The rule requires district courts “to specify those material facts that are and are not
subject to genuine dispute and explain their materiality.” Id. We find that the District
Court’s cursory reference to the “factual issues of motivation and rebuttal” fails to meet
the specificity required by Forbes.
Griffin-El’s retaliation claims arose in different contexts, and different defendants
interacted with Griffin-El in different ways and at different times. For instance,
Appellants Scarpati and Thomas are sued based solely on their search of Griffin-El’s cell
and seizure of certain items, an event that occurred before any grievance was even filed
by Griffin-El. The District Court did not provide any analysis of the facts that are unique
to the First Amendment retaliation claims asserted against Scarpati and Thomas.
Appellant Pallott is sued based upon a vote that could have resulted in the revocation of
Griffin-El’s single-cell status, but it is not clear that her vote had that effect. Moreover,
she disclaimed knowledge of any of the purported First Amendment protected activity
that Griffin-El asserts was the motivating force for her vote. The District Court did not
address these matters in its opinion. Other Appellants’ alleged retaliation springs from
different conduct with respect to the alleged First Amendment protected activity.
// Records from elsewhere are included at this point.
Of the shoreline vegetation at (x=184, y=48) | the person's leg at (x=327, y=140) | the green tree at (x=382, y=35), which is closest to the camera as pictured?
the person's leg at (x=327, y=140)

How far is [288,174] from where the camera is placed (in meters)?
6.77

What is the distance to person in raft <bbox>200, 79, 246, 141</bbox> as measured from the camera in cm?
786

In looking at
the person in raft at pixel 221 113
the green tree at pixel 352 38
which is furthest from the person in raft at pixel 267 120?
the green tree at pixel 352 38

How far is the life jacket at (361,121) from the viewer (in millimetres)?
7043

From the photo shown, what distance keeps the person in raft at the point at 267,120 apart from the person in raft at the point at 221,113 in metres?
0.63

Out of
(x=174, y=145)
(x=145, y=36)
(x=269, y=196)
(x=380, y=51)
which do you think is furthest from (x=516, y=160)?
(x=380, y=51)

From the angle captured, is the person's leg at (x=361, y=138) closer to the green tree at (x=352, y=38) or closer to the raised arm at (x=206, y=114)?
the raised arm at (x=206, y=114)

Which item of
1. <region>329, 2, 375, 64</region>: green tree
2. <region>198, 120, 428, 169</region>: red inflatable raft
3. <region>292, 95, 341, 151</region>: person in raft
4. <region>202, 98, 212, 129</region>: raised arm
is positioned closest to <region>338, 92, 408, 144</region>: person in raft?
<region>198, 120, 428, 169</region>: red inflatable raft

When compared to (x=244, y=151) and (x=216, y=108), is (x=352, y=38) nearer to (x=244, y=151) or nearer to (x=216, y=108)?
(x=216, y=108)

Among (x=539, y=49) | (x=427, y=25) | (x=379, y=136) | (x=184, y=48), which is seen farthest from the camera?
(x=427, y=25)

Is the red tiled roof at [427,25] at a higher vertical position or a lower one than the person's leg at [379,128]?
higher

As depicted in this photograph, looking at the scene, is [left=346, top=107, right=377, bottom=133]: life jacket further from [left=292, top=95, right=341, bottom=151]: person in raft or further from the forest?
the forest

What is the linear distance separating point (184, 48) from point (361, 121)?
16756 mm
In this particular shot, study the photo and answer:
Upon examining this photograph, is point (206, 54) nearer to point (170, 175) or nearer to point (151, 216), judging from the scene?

The
District Court’s reference to “issues of motivation and rebuttal” simply does not enable
7
us to engage in the requisite defendant-specific review of the District Court’s blanket
denial of qualified immunity.
We will therefore vacate the District Court’s denial of summary judgment on the
basis of qualified immunity and remand for the District Court to specify, in compliance
with Forbes, which material facts, if any, preclude qualified immunity as to each
Appellant. On remand, the District Court should ensure it analyzes separately the
specific conduct of each Appellant in determining whether Griffin-El has “adduced
evidence sufficient for a factfinder to conclude that a reasonable public official would
have known that his or her conduct had violated clearly established constitutional
rights.” 2 Grant, 98 F.3d at 118.
III.
For the reasons set forth above, we will vacate the portion of the order denying
Appellants’ motion for summary judgment on Griffin-El’s First Amendment retaliation
claims, and remand for the District Court to address the qualified immunity issue in
accordance with this opinion.
2
We are sensitive to the burden we impose on the able District Court where, as
here, a plaintiff sues a host of individuals. But each state actor is entitled to have the
defense of qualified immunity considered in the context of his or her specific conduct in
determining whether there is indeed a genuine dispute of fact material to the question of
whether “it would be clear to a reasonable officer that his conduct was unlawful in the
situation he confronted.” Saucier, 533 U.S. at 202.